# GIVEN RECORDS
::::::::::

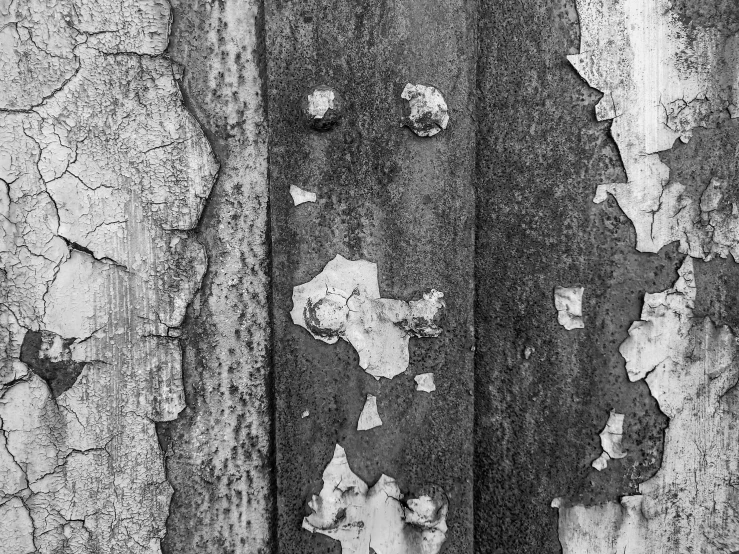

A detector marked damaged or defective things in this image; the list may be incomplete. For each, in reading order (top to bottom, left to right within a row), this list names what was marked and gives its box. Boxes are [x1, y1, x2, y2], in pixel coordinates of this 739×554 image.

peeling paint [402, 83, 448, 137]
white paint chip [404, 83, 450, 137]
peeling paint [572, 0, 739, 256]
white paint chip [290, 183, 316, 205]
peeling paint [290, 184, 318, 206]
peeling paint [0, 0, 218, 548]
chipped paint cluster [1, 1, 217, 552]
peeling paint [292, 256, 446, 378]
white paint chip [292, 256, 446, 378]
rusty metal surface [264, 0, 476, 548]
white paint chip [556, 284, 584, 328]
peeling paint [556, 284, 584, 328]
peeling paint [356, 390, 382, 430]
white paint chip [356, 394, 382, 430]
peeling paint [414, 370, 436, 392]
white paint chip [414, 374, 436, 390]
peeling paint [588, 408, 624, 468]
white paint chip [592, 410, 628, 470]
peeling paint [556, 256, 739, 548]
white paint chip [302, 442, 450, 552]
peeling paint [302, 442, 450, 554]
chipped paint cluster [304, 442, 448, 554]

::::::::::

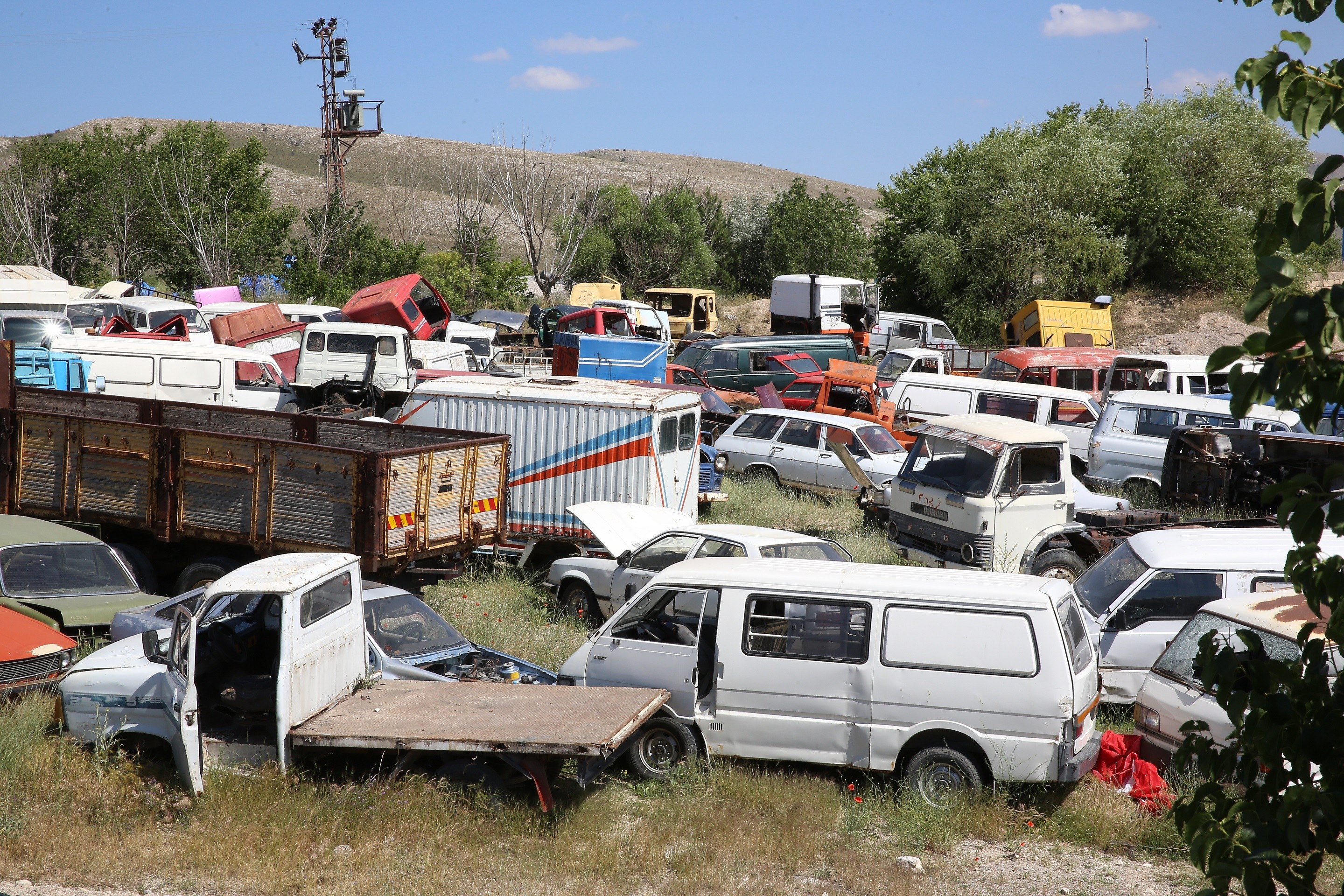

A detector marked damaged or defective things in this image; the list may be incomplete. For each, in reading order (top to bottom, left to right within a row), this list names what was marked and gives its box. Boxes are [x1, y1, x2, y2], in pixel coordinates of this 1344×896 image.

::::::::::

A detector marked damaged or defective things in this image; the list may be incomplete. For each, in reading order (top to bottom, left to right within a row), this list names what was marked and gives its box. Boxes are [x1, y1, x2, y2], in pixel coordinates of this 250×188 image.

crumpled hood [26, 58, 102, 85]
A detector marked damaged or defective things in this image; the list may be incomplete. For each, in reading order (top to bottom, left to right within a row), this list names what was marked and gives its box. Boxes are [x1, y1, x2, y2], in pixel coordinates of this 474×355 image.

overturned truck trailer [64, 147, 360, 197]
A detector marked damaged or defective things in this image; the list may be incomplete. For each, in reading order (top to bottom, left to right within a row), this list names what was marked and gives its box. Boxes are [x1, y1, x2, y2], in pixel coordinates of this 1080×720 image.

::::::::::

# ASSIGNMENT
From the entries above, restate word for word the lines from the line containing "this 250×188 image." to the line containing "this 1080×720 image.", both ends included, and nothing more.

# SOLUTION TO THIS TASK
A detector marked damaged or defective things in this image; the list may be incomplete. For each, in reading order (top to bottom, left to right within a row), this list names what was marked and gives its box. Boxes are [x1, y1, x2, y2], in pixel coordinates of this 250×188 image.

crumpled hood [26, 58, 102, 85]
A detector marked damaged or defective things in this image; the list may be incomplete. For each, in reading order (top to bottom, left to right within a row), this list names what was marked and gives its box. Boxes are [x1, y1, x2, y2], in pixel coordinates of this 474×355 image.

overturned truck trailer [64, 147, 360, 197]
A detector marked damaged or defective things in this image; the list may be incomplete. For each, in reading order (top to bottom, left to right within a row), this list names what was marked and gives its box. Boxes are [x1, y1, x2, y2], in pixel coordinates of this 1080×720 image.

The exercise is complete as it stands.